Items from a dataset

════════════════════

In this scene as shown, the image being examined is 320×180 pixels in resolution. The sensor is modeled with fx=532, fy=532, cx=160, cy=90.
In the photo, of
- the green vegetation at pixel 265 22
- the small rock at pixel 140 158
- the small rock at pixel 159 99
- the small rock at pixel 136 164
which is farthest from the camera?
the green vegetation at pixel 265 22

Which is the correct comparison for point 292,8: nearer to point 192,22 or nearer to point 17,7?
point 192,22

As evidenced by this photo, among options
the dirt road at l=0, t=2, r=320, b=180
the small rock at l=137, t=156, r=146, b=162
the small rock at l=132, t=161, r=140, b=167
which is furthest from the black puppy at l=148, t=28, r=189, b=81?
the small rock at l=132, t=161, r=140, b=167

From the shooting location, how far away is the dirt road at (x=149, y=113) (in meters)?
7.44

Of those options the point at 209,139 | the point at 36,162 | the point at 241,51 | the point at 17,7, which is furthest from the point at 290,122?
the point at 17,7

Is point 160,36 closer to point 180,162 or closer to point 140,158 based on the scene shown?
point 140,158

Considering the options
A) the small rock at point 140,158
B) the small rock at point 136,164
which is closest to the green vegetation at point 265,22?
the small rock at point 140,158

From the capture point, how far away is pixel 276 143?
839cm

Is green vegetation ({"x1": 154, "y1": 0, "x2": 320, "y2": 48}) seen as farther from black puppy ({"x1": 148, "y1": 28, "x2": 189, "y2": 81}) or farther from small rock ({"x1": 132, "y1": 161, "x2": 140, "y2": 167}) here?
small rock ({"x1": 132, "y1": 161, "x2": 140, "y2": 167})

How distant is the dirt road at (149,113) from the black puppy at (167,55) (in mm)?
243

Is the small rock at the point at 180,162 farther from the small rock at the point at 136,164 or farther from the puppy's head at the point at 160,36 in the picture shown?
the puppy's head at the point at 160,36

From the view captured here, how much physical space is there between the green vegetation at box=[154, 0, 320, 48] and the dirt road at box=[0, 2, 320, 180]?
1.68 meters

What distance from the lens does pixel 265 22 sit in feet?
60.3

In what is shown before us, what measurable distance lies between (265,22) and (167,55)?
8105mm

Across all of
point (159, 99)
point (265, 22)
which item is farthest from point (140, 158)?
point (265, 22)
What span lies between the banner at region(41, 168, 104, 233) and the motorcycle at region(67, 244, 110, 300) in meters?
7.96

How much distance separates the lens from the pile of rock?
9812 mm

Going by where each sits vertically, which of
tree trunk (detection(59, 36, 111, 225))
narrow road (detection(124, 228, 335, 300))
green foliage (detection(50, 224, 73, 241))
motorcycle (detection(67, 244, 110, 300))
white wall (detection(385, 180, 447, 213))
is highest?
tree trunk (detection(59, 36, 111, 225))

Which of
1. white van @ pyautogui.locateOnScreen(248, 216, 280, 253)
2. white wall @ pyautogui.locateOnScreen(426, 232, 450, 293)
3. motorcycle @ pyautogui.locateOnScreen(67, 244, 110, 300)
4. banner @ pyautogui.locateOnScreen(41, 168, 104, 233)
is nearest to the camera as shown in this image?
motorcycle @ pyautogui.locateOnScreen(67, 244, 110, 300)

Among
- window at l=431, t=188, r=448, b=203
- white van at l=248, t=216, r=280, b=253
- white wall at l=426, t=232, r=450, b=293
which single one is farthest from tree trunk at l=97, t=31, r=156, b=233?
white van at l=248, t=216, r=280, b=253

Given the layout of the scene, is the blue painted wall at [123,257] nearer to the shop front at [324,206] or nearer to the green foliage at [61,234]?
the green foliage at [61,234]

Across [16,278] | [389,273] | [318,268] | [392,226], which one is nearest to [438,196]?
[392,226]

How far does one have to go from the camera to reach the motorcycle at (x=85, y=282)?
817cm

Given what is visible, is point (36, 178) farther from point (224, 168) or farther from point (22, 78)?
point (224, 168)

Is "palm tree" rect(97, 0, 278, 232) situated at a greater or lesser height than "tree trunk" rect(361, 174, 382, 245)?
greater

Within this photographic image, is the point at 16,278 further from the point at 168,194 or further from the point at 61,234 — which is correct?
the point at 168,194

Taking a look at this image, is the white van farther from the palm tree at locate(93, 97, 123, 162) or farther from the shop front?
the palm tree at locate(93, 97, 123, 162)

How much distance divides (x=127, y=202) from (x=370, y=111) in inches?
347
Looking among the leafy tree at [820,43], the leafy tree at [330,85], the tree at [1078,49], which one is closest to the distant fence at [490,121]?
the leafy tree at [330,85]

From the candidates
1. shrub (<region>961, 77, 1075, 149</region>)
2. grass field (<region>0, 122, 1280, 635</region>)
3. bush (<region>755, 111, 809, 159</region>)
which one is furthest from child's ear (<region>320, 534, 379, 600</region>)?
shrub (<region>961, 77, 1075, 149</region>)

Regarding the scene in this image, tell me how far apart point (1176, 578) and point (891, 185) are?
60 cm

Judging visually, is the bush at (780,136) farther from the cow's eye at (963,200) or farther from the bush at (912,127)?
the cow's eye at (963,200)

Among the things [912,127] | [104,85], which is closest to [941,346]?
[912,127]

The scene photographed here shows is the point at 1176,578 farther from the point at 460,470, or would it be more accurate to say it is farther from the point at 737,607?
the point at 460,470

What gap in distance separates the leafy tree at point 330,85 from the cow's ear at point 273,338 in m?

════════════════════

Task details: Transcribe all entries exactly as they are given.

Complete answer:
In this scene as shown, the image being examined is 320×180 pixels in resolution. The sensor is modeled with fx=532, fy=532, cx=160, cy=90.
In the photo, of
- the green vegetation at pixel 265 22
- the small rock at pixel 140 158
- the small rock at pixel 159 99
- the small rock at pixel 136 164
which is farthest from the camera?
the green vegetation at pixel 265 22

Which is the correct comparison for point 292,8: nearer to point 192,22 or nearer to point 17,7?
point 192,22

As evidenced by this photo, among options
the dirt road at l=0, t=2, r=320, b=180
the small rock at l=137, t=156, r=146, b=162
the small rock at l=132, t=161, r=140, b=167
which is furthest from the black puppy at l=148, t=28, r=189, b=81?
the small rock at l=132, t=161, r=140, b=167

From the shooting location, how far away is the dirt road at (x=149, y=113) (in meters)?
7.44

Of those options the point at 209,139 | the point at 36,162 | the point at 241,51 | the point at 17,7, which is furthest from the point at 290,122?
the point at 17,7

Is point 160,36 closer to point 180,162 or closer to point 140,158 based on the scene shown?
point 140,158

Considering the options
A) the small rock at point 140,158
B) the small rock at point 136,164
which is closest to the green vegetation at point 265,22?
the small rock at point 140,158

From the capture point, how far away is pixel 276 143?
839cm

Is green vegetation ({"x1": 154, "y1": 0, "x2": 320, "y2": 48}) seen as farther from black puppy ({"x1": 148, "y1": 28, "x2": 189, "y2": 81}) or farther from small rock ({"x1": 132, "y1": 161, "x2": 140, "y2": 167}) here?
small rock ({"x1": 132, "y1": 161, "x2": 140, "y2": 167})

How distant is the dirt road at (149,113) from the black puppy at (167,55) (in mm)?
243

Is the small rock at the point at 180,162 farther from the small rock at the point at 136,164 or farther from the puppy's head at the point at 160,36 in the picture shown?
the puppy's head at the point at 160,36

From the view captured here, how much physical space is there between the green vegetation at box=[154, 0, 320, 48] and the dirt road at box=[0, 2, 320, 180]?
1.68 meters

What distance from the lens does pixel 265 22 sit in feet?
60.3

In what is shown before us, what measurable distance lies between (265,22) and (167,55)?
8105mm

Across all of
point (159, 99)
point (265, 22)
which item is farthest from point (140, 158)?
point (265, 22)
What span lies between the banner at region(41, 168, 104, 233) and the motorcycle at region(67, 244, 110, 300) in meters?
7.96

How much distance separates the lens from the pile of rock?
9812 mm

Going by where each sits vertically, which of
tree trunk (detection(59, 36, 111, 225))
narrow road (detection(124, 228, 335, 300))
green foliage (detection(50, 224, 73, 241))
motorcycle (detection(67, 244, 110, 300))
white wall (detection(385, 180, 447, 213))
is highest?
tree trunk (detection(59, 36, 111, 225))

Which of
1. white van @ pyautogui.locateOnScreen(248, 216, 280, 253)
2. white wall @ pyautogui.locateOnScreen(426, 232, 450, 293)
3. motorcycle @ pyautogui.locateOnScreen(67, 244, 110, 300)
4. banner @ pyautogui.locateOnScreen(41, 168, 104, 233)
is nearest to the camera as shown in this image?
motorcycle @ pyautogui.locateOnScreen(67, 244, 110, 300)

Among
- window at l=431, t=188, r=448, b=203
- white van at l=248, t=216, r=280, b=253
- white wall at l=426, t=232, r=450, b=293
which single one is farthest from tree trunk at l=97, t=31, r=156, b=233?
white van at l=248, t=216, r=280, b=253

Given the layout of the scene, is the blue painted wall at [123,257] nearer to the shop front at [324,206] or nearer to the green foliage at [61,234]?
the green foliage at [61,234]

Across [16,278] | [389,273] | [318,268] | [392,226], which one is nearest to [438,196]?
[392,226]

How far does one have to go from the camera to reach the motorcycle at (x=85, y=282)?
817cm

Given what is visible, is point (36, 178) farther from point (224, 168) or farther from point (22, 78)?
point (224, 168)

Is "palm tree" rect(97, 0, 278, 232) situated at a greater or lesser height than "tree trunk" rect(361, 174, 382, 245)?
greater

Within this photographic image, is the point at 16,278 further from the point at 168,194 or further from the point at 61,234 — which is correct?
the point at 168,194

Taking a look at this image, is the white van farther from the palm tree at locate(93, 97, 123, 162) or farther from the shop front?
the palm tree at locate(93, 97, 123, 162)

How much distance divides (x=127, y=202) from (x=370, y=111) in inches?
347
Looking among the leafy tree at [820,43], the leafy tree at [330,85], the tree at [1078,49], which one is closest to the distant fence at [490,121]?
the leafy tree at [330,85]

From the candidates
1. shrub (<region>961, 77, 1075, 149</region>)
2. grass field (<region>0, 122, 1280, 635</region>)
3. bush (<region>755, 111, 809, 159</region>)
which one is furthest from child's ear (<region>320, 534, 379, 600</region>)?
shrub (<region>961, 77, 1075, 149</region>)

Regarding the scene in this image, tell me how far apart point (1176, 578) and point (891, 185) are?
60 cm

Judging visually, is the bush at (780,136) farther from the cow's eye at (963,200) or farther from the bush at (912,127)?
the cow's eye at (963,200)

Among the things [912,127] | [104,85], which is closest to [941,346]?
[912,127]

The scene photographed here shows is the point at 1176,578 farther from the point at 460,470, or would it be more accurate to say it is farther from the point at 737,607?
the point at 460,470

What gap in distance separates the leafy tree at point 330,85 from the cow's ear at point 273,338 in m?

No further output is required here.